Tsewang había terminado de colocar ya la escalera, pero todavía tendría que cruzarla, lo cual tomaría tiempo, más del que podía ser suficiente para llegar con Sungdare y ayudarlo a subir a Jangbu.

—Sung…dare… —decía Jangbu con su mayor esfuerzo mientras el otro veía el filo de la cascada de hielo a escasos tres centímetros de sus crampones.

—Gra… gracias… por… por… to… do… a…migo.

—¡Jangbu! ¡No! ¡Resiste!

—Fa… milia… amo…

Con un pie ya fuera en el precipicio y creyendo que la vida terminaría para ambos en ese instante, Sungdare sintió que la cuerda a la que se aferraba con su vida se aflojaba por completo.

—¡Noooooooo! ¡Jangbu! —gritó Sungdare soltando el llanto de manera descontrolada.

Su amigo acaba de dar su vida por él.

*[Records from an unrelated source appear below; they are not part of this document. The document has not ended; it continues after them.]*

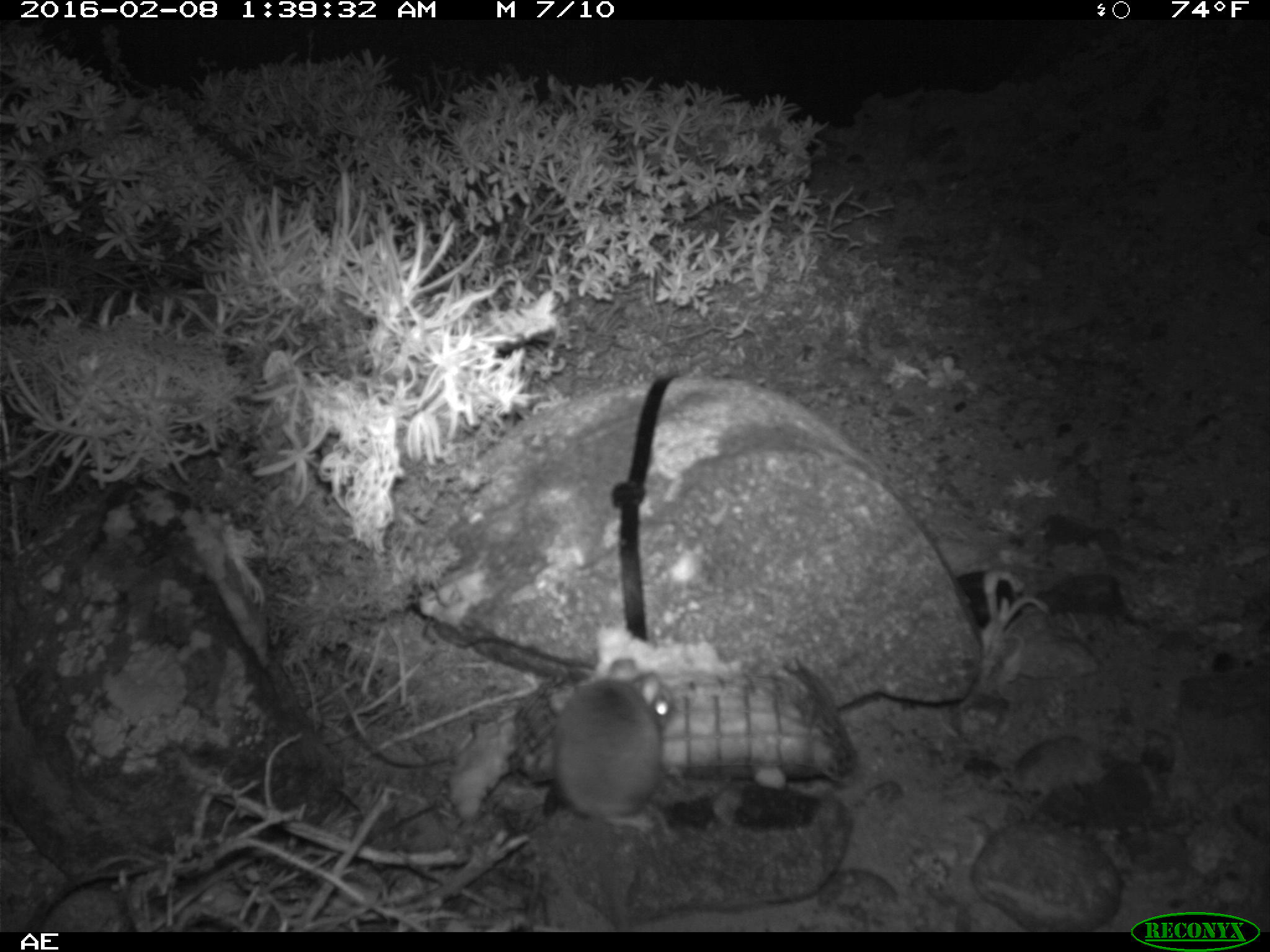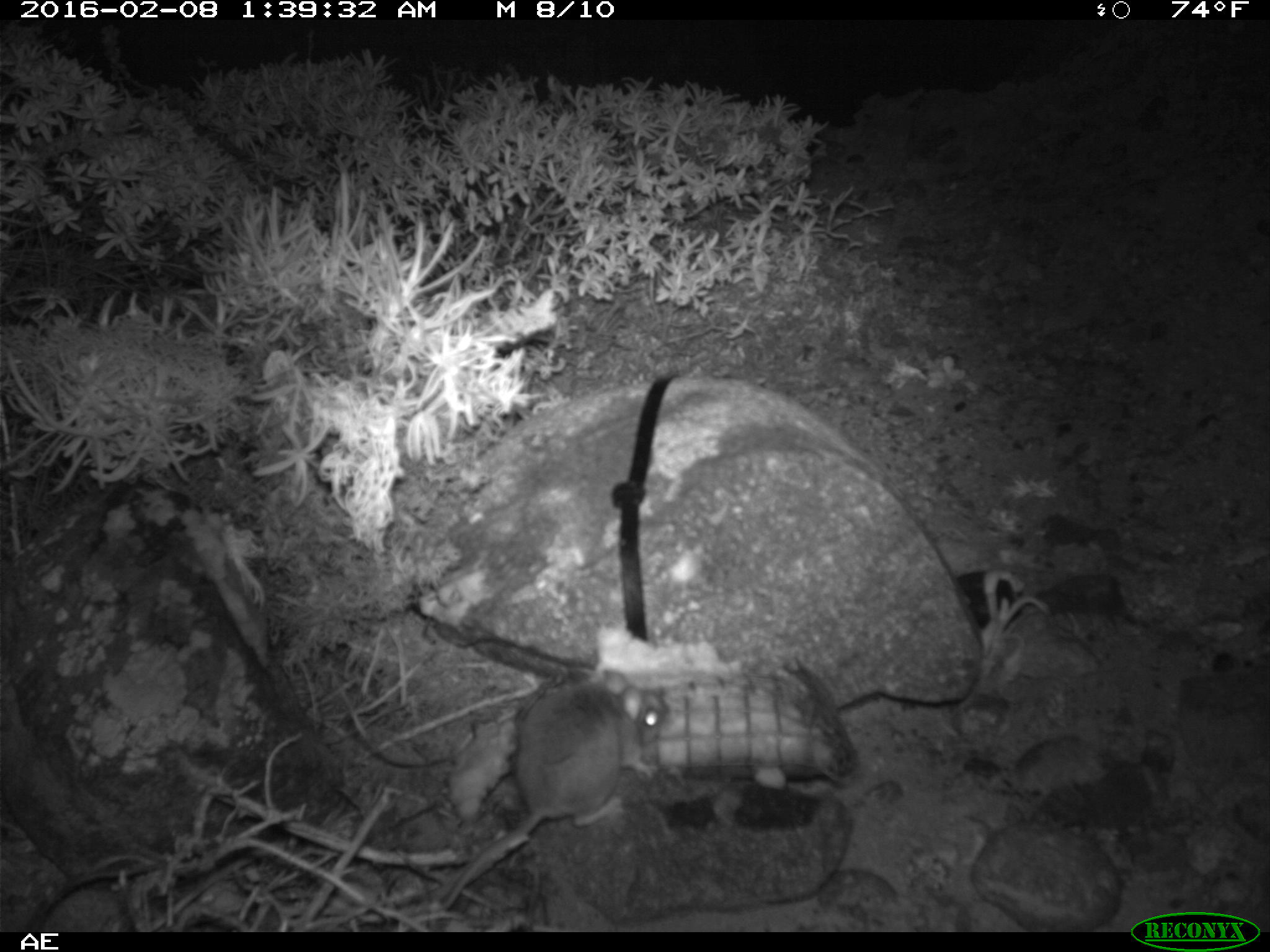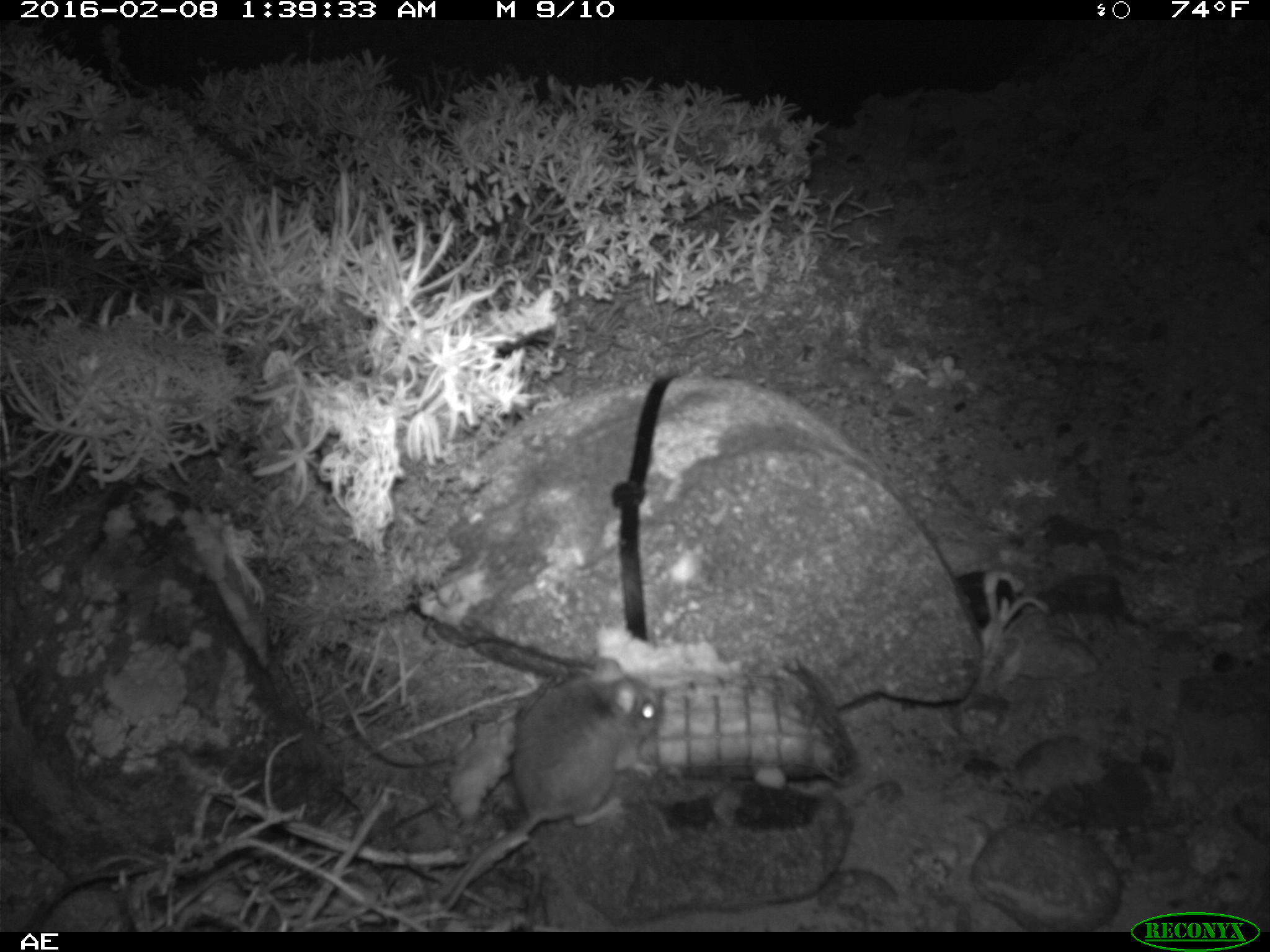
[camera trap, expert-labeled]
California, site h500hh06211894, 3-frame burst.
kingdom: Animalia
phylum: Chordata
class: Mammalia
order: Rodentia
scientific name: Rodentia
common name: rodent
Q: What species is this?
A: Rodent (Rodentia).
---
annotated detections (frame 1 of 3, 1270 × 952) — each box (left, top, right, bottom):
rodent: (553, 656, 677, 933)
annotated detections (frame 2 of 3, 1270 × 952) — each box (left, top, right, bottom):
rodent: (429, 667, 674, 912)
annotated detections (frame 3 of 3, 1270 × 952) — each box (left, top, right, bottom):
rodent: (442, 654, 665, 911)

Ocho años de historia, compañerismo, amor fraternal y complicidad los unían.

Una esposa y tres hijas se habían despedido de él sabiendo que podría ser la última despedida, pero también deseando y creyendo fervientemente que no sería así, que una vez más, como cada año, papá regresaría a contar historias heroicas.

Ahora él era parte de una de esas historias. Ahora él era el héroe que no volvería a ver nunca más a su familia.